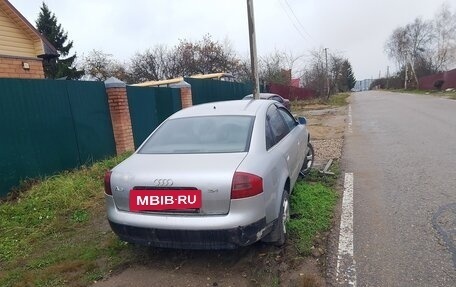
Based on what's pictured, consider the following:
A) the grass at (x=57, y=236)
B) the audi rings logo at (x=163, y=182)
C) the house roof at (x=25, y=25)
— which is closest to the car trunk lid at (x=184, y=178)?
the audi rings logo at (x=163, y=182)

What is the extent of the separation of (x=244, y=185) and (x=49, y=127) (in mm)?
4802

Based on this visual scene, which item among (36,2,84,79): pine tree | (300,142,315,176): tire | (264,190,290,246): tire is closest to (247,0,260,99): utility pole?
(300,142,315,176): tire

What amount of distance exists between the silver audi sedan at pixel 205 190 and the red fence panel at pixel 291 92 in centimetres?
2286

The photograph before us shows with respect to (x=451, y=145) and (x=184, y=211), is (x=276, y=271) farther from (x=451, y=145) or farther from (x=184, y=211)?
(x=451, y=145)

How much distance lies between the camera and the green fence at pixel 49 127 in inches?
210

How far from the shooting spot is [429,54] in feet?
190

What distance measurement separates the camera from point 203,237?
2.70 metres

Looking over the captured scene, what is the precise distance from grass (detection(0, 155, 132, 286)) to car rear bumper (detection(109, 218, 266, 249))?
71cm

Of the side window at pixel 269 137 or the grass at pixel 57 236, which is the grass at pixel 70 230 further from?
the side window at pixel 269 137

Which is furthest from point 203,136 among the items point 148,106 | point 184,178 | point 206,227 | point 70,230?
point 148,106

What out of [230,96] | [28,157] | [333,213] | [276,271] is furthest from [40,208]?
[230,96]

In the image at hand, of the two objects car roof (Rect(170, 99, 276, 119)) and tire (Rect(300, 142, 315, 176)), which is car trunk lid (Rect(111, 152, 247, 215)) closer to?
car roof (Rect(170, 99, 276, 119))

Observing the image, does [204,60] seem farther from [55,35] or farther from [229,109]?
[229,109]

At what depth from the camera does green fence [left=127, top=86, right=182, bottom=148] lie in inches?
334
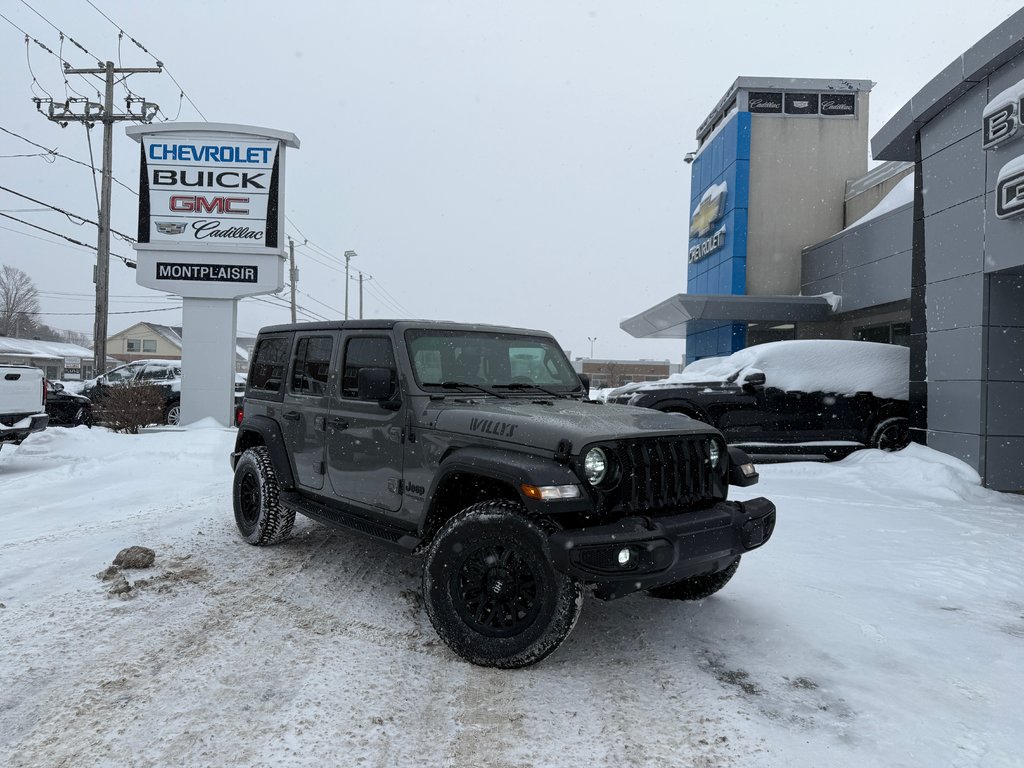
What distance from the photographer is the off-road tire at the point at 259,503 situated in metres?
5.29

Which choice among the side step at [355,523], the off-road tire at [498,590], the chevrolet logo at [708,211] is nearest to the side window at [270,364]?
the side step at [355,523]

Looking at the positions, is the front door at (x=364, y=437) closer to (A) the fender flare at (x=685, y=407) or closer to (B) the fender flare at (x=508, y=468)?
(B) the fender flare at (x=508, y=468)

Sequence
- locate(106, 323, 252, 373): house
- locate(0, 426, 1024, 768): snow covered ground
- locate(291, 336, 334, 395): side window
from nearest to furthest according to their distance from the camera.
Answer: locate(0, 426, 1024, 768): snow covered ground
locate(291, 336, 334, 395): side window
locate(106, 323, 252, 373): house

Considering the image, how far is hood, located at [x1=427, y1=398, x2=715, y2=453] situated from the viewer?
3273mm

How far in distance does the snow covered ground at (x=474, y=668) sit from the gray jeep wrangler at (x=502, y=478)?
40cm

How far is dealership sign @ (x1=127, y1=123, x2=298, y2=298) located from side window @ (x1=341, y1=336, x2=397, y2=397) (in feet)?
36.9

# # #

THE REQUEST:
Leave out every picture and copy the rest of the records exactly.

FULL ANSWER:
Based on what's pictured, consider the following:
A) the grass at (x=57, y=236)
B) the audi rings logo at (x=163, y=182)
C) the house roof at (x=25, y=25)
— which is closest to the car trunk lid at (x=184, y=178)?
the audi rings logo at (x=163, y=182)

What is the extent of the separation of (x=244, y=185) and (x=49, y=127) (in mm)?
4802

Based on this visual scene, which item among (36,2,84,79): pine tree | (300,142,315,176): tire | (264,190,290,246): tire is closest to (247,0,260,99): utility pole?
(300,142,315,176): tire

What amount of distance exists between the silver audi sedan at pixel 205 190 and the red fence panel at pixel 291 92 in centimetres?
2286

The photograph before us shows with respect to (x=451, y=145) and (x=184, y=211), is (x=276, y=271) farther from (x=451, y=145) or farther from (x=184, y=211)?
(x=451, y=145)

How much distance lies between the camera and the green fence at pixel 49 127 in inches?
210

How far from the shooting spot is [429,54] in feet?
190

What distance measurement separates the camera from point 203,237?
2.70 metres

Looking over the captured scene, what is the precise distance from grass (detection(0, 155, 132, 286)) to car rear bumper (detection(109, 218, 266, 249))?
71cm

Of the side window at pixel 269 137 or the grass at pixel 57 236, which is the grass at pixel 70 230 further from?
the side window at pixel 269 137

Which is furthest from point 203,136 among the items point 148,106 | point 184,178 | point 206,227 | point 70,230?
point 148,106

What out of [230,96] | [28,157] | [333,213] | [276,271] is furthest from [40,208]?
[230,96]

In the image at hand, of the two objects car roof (Rect(170, 99, 276, 119)) and tire (Rect(300, 142, 315, 176)), which is car trunk lid (Rect(111, 152, 247, 215)) closer to?
car roof (Rect(170, 99, 276, 119))

Observing the image, does [204,60] seem farther from [55,35] or farther from [229,109]?
[229,109]

At what depth from the camera does green fence [left=127, top=86, right=182, bottom=148] lie in inches?
334
What distance from the photographer is the off-road tire at the point at 259,503 situated in metres?
5.29

Which choice among the side step at [355,523], the off-road tire at [498,590], the chevrolet logo at [708,211] is nearest to the side window at [270,364]?
the side step at [355,523]

Looking at the positions, is the front door at (x=364, y=437) closer to (A) the fender flare at (x=685, y=407) or closer to (B) the fender flare at (x=508, y=468)?
(B) the fender flare at (x=508, y=468)

Sequence
- locate(106, 323, 252, 373): house
- locate(0, 426, 1024, 768): snow covered ground
- locate(291, 336, 334, 395): side window
from nearest to furthest according to their distance from the camera.
Answer: locate(0, 426, 1024, 768): snow covered ground
locate(291, 336, 334, 395): side window
locate(106, 323, 252, 373): house

Considering the image, how far is hood, located at [x1=427, y1=398, x2=715, y2=453] situated from the viewer?
3273mm

How far in distance does the snow covered ground at (x=474, y=668) sit from the gray jeep wrangler at (x=502, y=478)?
40cm

How far is dealership sign @ (x1=127, y1=123, x2=298, y2=298) located from side window @ (x1=341, y1=336, x2=397, y2=397) (in feet)?
36.9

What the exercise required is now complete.